What does a k means algorithm do?
It’s actually not all that complicated when it comes down to it. To start the algorithm randomly assigns however many centroids you have requested. Those centroids are any random points between the min and max points in the data set. Once those points are assigned the algorithm will calculate the Euclidean distance from each data point to the centroids. Now each data point will be assigned a centroid group based on which one they are closest to. Then we take the average location of all of the data points in each centroid group and move the centroid to the average location. When the centroids are moved we then repeat the italicized portion at least once, but up to the max number of iterations selected.
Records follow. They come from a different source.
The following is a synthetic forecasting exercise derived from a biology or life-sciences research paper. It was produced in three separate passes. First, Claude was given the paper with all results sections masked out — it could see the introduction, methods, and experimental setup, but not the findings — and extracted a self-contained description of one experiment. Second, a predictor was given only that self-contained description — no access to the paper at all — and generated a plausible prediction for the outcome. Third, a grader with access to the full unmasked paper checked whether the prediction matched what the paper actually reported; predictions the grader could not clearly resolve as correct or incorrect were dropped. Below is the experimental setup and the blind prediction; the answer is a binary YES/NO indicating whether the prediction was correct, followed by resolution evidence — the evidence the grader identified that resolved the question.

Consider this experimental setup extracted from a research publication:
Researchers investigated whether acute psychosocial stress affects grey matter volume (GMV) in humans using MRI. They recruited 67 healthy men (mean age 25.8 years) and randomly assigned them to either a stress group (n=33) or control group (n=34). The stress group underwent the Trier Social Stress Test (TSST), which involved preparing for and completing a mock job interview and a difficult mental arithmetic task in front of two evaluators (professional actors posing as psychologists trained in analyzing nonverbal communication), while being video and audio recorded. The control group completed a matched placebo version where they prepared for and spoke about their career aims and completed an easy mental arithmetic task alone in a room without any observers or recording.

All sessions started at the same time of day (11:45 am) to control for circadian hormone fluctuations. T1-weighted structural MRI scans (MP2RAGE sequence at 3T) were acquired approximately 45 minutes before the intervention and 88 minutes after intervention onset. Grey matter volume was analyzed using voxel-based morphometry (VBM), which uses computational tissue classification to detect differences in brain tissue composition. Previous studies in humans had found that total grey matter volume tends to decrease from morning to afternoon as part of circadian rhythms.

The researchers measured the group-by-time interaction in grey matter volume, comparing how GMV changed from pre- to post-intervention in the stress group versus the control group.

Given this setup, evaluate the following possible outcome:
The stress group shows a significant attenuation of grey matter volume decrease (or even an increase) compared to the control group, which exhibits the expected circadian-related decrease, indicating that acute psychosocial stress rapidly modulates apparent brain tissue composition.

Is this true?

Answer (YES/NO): YES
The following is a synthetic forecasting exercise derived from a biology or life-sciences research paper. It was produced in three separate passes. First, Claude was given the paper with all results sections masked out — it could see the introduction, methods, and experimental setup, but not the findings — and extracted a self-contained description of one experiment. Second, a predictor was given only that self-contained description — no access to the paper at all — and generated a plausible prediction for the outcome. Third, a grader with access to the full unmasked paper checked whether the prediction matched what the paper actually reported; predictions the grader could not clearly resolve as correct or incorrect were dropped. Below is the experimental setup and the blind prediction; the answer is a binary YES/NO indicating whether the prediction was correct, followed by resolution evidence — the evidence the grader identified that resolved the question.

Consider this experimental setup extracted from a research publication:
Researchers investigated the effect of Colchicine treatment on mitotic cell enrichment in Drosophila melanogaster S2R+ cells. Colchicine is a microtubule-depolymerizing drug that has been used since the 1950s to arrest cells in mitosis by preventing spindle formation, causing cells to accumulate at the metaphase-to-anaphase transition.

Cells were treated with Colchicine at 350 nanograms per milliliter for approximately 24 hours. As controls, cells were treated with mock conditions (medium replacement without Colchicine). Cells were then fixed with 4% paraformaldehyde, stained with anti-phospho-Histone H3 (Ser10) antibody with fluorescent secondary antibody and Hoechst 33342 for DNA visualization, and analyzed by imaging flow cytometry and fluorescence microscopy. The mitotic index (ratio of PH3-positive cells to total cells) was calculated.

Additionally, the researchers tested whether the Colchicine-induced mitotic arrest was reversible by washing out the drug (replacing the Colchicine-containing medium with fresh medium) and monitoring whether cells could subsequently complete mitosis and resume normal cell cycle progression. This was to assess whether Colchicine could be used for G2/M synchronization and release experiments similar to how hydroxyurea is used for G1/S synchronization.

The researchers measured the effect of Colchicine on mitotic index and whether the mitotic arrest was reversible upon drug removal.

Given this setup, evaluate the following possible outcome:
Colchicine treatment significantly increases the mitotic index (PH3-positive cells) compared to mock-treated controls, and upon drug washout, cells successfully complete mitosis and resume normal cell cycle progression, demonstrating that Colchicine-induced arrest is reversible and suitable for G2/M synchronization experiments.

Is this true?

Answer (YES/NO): NO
The algorithm loops through the italicized portion until either no data points move for an iteration or it reaches the maximum number of iterations.
A little bit about KMeansCustom for the data scientists that are curious:
Class KMeansCustom(k=3, max_iterations=500)
Parameters:
- K: int, default=3
- This is the number of clusters to form and the number of centroids to generate.
- Max_iterations=500
- This is the maximum number of iterations you would like the algorithm to loop through. Keep in mind the algorithm will automatically end as soon as two iterations repeat the same cluster groups.
Attributes:
- Fit: intakes a Panda’s data frame (data)
- This will return a dictionary list of the centroids, as well as the clusters. These out uts will be save as self.centroids for the centroids and self.closeRoids for the clusters.
- Pred: intakes values to see what cluster a new data point would belong to(x,y)
- The output will let you know what cluster the new data point would belong to.
This class will only work with 2-dimensional data sets. As it was a learning experience, and I was pressed for time, it’s not the greatest tool for use, but it was a great tool for learning.